▸ **Given instruction**:
Everything from the line containing "How far into" to the last line of the records must be returned verbatim; nothing else belongs in the output.

▸ **Material supplied**:
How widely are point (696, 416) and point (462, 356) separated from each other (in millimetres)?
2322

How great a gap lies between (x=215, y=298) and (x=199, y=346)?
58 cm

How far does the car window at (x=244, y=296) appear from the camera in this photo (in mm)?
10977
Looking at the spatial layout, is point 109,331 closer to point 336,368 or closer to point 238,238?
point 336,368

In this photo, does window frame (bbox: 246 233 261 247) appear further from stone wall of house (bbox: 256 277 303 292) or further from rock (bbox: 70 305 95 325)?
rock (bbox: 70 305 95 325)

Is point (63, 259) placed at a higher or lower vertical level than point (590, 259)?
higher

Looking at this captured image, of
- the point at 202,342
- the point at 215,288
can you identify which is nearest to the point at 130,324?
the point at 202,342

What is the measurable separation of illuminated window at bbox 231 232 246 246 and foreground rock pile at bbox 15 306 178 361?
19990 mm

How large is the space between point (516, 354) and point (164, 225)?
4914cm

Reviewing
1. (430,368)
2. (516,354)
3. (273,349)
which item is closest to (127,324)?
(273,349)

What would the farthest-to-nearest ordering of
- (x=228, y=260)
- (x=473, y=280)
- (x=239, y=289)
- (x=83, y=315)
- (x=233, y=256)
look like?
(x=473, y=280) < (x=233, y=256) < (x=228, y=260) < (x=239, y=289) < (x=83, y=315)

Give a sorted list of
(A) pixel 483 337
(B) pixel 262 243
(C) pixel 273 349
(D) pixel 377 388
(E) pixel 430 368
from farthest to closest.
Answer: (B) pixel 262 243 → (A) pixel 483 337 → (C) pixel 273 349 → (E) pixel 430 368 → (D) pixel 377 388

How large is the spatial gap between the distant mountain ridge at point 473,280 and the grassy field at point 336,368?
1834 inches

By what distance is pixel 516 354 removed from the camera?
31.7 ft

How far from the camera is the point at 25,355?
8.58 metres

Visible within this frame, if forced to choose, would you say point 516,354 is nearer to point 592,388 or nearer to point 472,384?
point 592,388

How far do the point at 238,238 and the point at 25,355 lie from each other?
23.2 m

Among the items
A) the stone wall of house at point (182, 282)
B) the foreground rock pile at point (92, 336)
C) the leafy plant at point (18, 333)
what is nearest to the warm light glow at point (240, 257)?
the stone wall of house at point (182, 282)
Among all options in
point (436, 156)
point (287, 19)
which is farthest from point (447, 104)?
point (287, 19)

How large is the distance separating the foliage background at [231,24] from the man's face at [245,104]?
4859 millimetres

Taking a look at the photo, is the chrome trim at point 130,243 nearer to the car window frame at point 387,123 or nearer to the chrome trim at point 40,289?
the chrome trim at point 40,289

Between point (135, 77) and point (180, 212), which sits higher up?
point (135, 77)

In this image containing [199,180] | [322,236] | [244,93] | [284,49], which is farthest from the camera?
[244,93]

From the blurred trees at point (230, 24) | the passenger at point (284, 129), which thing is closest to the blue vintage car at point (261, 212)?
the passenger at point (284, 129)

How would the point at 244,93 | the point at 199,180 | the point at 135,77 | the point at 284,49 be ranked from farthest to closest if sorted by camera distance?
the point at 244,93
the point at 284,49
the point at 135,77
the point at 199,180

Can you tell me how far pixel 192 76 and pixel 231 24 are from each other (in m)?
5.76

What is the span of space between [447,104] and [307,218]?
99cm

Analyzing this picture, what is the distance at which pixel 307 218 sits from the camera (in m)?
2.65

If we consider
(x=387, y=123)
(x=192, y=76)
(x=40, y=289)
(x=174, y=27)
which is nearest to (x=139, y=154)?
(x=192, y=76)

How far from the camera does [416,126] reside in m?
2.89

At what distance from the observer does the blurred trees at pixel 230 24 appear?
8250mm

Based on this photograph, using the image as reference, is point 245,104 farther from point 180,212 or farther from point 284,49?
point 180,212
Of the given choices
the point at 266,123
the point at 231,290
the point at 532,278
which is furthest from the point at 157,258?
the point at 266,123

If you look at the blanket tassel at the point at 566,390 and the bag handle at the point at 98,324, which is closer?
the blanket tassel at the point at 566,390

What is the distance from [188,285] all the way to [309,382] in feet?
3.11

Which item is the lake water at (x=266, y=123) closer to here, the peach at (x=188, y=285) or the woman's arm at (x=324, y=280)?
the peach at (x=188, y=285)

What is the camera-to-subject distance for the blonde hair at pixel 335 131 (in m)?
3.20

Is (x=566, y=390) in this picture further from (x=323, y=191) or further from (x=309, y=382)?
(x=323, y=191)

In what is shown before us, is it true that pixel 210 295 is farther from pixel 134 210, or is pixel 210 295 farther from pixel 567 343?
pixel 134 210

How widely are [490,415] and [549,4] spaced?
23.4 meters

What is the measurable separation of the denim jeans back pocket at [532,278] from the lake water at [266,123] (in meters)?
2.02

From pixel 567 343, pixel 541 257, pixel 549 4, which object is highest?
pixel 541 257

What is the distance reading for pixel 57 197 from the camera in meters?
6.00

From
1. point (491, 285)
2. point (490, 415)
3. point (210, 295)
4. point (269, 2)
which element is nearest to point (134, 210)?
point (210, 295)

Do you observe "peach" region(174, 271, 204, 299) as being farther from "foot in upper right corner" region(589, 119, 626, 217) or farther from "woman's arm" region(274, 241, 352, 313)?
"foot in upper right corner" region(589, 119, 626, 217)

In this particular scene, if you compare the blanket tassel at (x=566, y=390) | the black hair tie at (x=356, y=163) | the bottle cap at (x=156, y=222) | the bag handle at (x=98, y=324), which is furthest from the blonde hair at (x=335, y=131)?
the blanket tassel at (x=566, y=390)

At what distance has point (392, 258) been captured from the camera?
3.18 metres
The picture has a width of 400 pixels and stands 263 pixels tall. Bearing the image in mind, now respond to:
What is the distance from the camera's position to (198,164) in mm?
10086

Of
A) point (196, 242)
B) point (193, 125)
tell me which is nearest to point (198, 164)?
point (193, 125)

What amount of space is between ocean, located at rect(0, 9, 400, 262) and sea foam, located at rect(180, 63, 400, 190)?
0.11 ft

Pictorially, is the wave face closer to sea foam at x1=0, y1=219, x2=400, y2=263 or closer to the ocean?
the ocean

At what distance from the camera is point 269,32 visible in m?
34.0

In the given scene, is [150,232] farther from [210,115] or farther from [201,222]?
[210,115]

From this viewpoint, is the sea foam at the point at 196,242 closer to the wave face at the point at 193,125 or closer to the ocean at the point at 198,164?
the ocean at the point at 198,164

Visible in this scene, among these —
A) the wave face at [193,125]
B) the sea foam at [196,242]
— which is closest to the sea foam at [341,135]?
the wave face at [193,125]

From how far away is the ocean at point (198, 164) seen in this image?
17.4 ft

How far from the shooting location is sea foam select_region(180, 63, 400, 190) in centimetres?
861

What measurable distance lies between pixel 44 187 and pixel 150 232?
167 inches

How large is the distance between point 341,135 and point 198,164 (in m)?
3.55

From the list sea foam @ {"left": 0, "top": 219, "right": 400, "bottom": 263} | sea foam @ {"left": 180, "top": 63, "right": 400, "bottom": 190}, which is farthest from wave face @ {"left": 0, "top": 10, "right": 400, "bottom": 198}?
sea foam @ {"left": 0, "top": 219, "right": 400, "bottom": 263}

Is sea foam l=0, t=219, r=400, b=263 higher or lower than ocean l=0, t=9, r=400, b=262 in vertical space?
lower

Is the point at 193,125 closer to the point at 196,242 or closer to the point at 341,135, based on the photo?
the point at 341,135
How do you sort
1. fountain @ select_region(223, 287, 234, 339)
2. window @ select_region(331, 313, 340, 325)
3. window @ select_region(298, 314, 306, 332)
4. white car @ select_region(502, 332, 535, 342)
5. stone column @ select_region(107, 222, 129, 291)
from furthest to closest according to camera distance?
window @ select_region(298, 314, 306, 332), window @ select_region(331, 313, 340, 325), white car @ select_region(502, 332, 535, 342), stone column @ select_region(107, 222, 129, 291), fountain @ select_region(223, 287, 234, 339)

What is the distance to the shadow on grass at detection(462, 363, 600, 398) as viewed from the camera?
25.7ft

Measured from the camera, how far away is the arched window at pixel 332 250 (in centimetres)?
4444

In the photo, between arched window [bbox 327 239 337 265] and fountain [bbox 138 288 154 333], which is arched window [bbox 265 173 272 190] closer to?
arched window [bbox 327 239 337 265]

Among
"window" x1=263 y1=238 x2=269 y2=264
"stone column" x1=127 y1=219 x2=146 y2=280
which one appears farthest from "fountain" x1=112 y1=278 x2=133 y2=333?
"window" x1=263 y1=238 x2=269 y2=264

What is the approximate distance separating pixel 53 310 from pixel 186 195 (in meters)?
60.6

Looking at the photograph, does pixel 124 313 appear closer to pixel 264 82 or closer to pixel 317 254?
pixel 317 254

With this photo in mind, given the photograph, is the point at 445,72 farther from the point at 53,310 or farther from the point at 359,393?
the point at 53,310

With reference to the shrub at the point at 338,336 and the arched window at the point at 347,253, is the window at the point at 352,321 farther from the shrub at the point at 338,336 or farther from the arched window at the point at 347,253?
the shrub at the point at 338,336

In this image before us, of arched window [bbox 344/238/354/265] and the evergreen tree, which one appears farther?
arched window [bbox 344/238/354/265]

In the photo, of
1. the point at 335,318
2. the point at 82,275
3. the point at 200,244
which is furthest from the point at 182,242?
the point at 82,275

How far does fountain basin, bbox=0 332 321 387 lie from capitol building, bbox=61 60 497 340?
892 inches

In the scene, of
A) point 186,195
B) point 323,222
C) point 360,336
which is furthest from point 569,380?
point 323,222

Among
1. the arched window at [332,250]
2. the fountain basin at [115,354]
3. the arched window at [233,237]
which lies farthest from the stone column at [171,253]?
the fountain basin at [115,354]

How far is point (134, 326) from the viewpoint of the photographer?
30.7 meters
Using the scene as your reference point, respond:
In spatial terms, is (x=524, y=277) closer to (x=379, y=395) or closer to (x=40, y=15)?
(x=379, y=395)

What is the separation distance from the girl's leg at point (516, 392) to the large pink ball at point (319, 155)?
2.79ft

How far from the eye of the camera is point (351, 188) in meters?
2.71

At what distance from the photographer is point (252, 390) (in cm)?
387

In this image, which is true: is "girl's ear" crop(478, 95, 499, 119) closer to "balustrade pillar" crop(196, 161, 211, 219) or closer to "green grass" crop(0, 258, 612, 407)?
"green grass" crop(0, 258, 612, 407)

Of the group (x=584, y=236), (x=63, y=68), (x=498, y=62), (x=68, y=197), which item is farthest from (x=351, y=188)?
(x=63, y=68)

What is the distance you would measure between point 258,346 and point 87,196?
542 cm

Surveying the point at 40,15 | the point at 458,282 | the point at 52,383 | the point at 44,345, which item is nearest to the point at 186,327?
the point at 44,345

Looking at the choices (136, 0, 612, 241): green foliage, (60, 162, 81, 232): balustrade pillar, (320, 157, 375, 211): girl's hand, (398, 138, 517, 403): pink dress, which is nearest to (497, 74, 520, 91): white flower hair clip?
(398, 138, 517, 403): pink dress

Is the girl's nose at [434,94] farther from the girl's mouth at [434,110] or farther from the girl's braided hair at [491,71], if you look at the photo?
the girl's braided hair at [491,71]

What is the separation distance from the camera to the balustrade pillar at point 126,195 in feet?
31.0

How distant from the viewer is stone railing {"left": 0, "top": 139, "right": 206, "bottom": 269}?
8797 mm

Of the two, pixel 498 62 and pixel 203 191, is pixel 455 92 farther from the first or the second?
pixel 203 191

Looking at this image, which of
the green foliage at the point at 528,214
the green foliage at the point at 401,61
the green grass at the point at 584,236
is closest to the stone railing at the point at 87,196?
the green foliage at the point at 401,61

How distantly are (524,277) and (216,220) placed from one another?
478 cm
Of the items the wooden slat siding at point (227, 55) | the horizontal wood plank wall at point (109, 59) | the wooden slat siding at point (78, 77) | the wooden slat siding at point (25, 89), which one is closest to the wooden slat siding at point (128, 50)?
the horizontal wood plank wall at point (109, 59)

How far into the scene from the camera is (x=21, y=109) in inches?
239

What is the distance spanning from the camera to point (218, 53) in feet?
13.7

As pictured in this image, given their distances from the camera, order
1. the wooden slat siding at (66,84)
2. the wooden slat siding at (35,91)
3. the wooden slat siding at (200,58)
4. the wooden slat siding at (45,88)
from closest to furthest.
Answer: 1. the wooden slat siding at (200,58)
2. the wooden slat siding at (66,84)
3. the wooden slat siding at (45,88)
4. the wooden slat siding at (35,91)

▸ **Answer to the task**:
How far into the scene from the camera is (x=21, y=109) in inches?
239

What is the distance spanning from the camera to point (218, 53) in feet?
13.7

As pictured in this image, given their distances from the camera, order
1. the wooden slat siding at (66,84)
2. the wooden slat siding at (35,91)
3. the wooden slat siding at (200,58)
4. the wooden slat siding at (45,88)
from closest to furthest.
Answer: 1. the wooden slat siding at (200,58)
2. the wooden slat siding at (66,84)
3. the wooden slat siding at (45,88)
4. the wooden slat siding at (35,91)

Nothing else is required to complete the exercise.